## Excerpted records:
════════════════

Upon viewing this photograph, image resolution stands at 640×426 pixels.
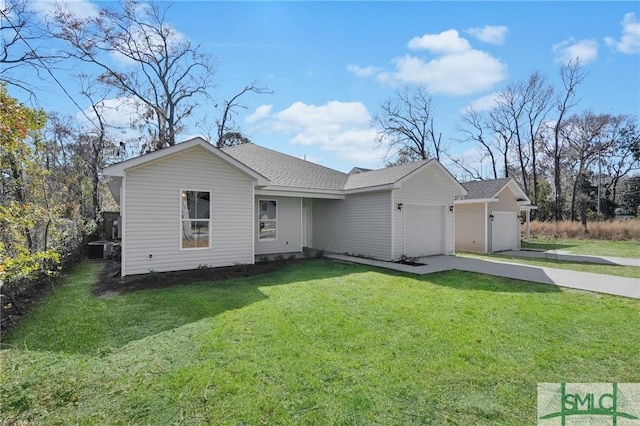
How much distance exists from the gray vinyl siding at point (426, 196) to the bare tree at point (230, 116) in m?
16.4

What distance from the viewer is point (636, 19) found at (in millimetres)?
9281

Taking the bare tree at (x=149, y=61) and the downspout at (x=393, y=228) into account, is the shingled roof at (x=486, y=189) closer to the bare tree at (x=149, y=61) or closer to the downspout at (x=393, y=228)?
the downspout at (x=393, y=228)

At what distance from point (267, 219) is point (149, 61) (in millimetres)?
17633

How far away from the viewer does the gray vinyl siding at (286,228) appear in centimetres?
1230

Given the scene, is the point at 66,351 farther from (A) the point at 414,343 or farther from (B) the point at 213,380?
(A) the point at 414,343

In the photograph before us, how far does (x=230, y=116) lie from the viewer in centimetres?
2562

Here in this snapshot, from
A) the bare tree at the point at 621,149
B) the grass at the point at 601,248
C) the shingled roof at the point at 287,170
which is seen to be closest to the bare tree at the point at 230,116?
the shingled roof at the point at 287,170

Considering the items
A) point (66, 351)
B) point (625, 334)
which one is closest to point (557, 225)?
point (625, 334)

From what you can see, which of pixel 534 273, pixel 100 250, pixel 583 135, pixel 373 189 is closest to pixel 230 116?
pixel 100 250

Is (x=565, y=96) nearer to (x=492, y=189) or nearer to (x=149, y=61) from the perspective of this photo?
(x=492, y=189)

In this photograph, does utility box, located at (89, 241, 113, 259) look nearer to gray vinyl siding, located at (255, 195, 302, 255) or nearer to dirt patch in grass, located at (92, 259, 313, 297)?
dirt patch in grass, located at (92, 259, 313, 297)

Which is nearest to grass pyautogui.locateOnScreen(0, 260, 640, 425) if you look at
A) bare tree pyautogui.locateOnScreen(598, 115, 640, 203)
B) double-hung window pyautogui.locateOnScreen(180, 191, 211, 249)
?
double-hung window pyautogui.locateOnScreen(180, 191, 211, 249)

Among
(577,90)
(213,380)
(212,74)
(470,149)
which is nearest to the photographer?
(213,380)

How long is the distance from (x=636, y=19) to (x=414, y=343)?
12.3 m
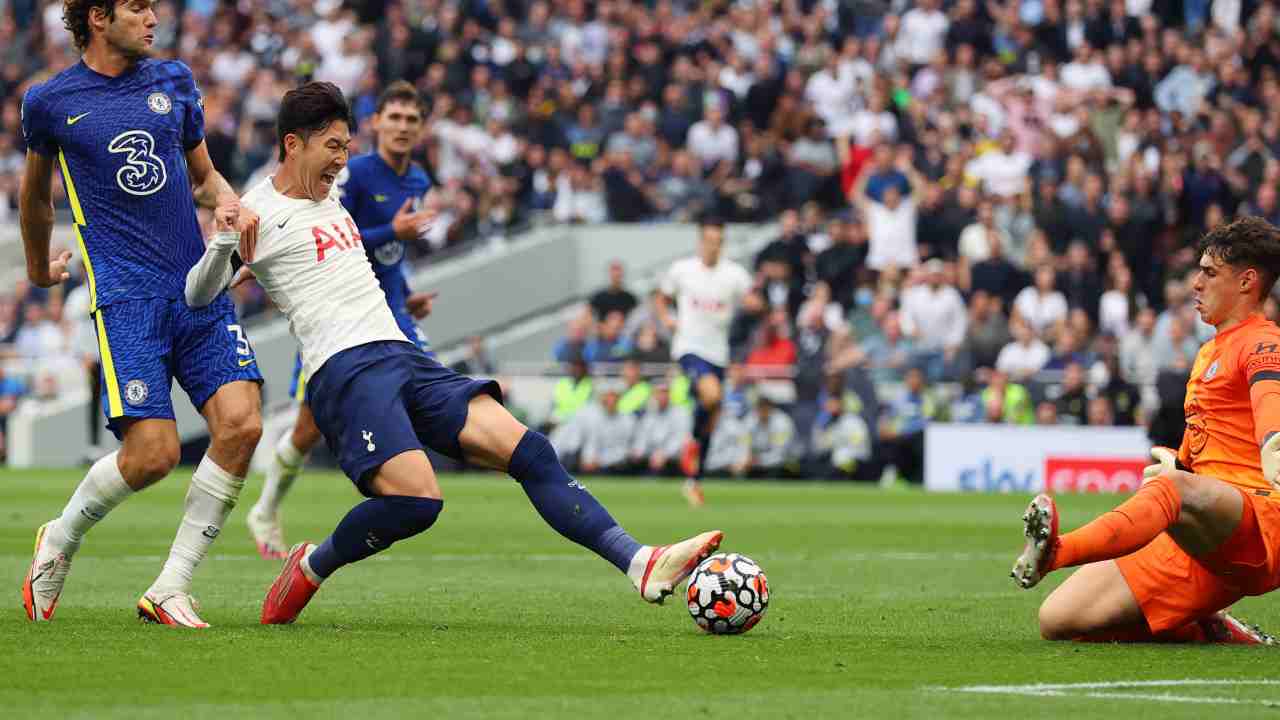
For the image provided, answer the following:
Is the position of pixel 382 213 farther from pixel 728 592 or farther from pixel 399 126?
pixel 728 592

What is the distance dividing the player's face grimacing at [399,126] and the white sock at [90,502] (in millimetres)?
4080

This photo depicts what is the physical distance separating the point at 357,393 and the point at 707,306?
477 inches

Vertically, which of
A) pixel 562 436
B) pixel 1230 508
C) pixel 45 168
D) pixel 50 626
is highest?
pixel 45 168

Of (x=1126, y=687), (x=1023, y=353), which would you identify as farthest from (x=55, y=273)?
(x=1023, y=353)

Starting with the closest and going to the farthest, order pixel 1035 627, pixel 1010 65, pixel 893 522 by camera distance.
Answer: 1. pixel 1035 627
2. pixel 893 522
3. pixel 1010 65

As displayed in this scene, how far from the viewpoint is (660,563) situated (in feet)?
25.9

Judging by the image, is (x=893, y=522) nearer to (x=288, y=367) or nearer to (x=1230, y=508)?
(x=1230, y=508)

════════════════

## What is asked:
Rewrite the material from the line containing "Vertically, which of" through the end of the material, requests included, scaling every coordinate and distance value in the answers by 0.85 and rounding each to as many decimal places as it had, with halves rounded up. Leave the requests unchanged.

## Output below:
Vertically, which of
A) pixel 562 436
B) pixel 1230 508
C) pixel 45 168
D) pixel 50 626
is highest?
pixel 38 143

Of (x=1126, y=687), (x=1023, y=353), which would you identify as farthest from (x=55, y=273)?
(x=870, y=300)

Starting with the closest and going to the farthest, order pixel 1035 627, pixel 1010 65, pixel 893 522 by camera distance.
Answer: 1. pixel 880 533
2. pixel 759 444
3. pixel 859 55

As displayed in this scene, how far from the viewpoint is (660,563) situated (in feet)?
22.0

Judging by the image, is (x=893, y=522) nearer to (x=288, y=367) or nearer to (x=1230, y=508)?
(x=1046, y=432)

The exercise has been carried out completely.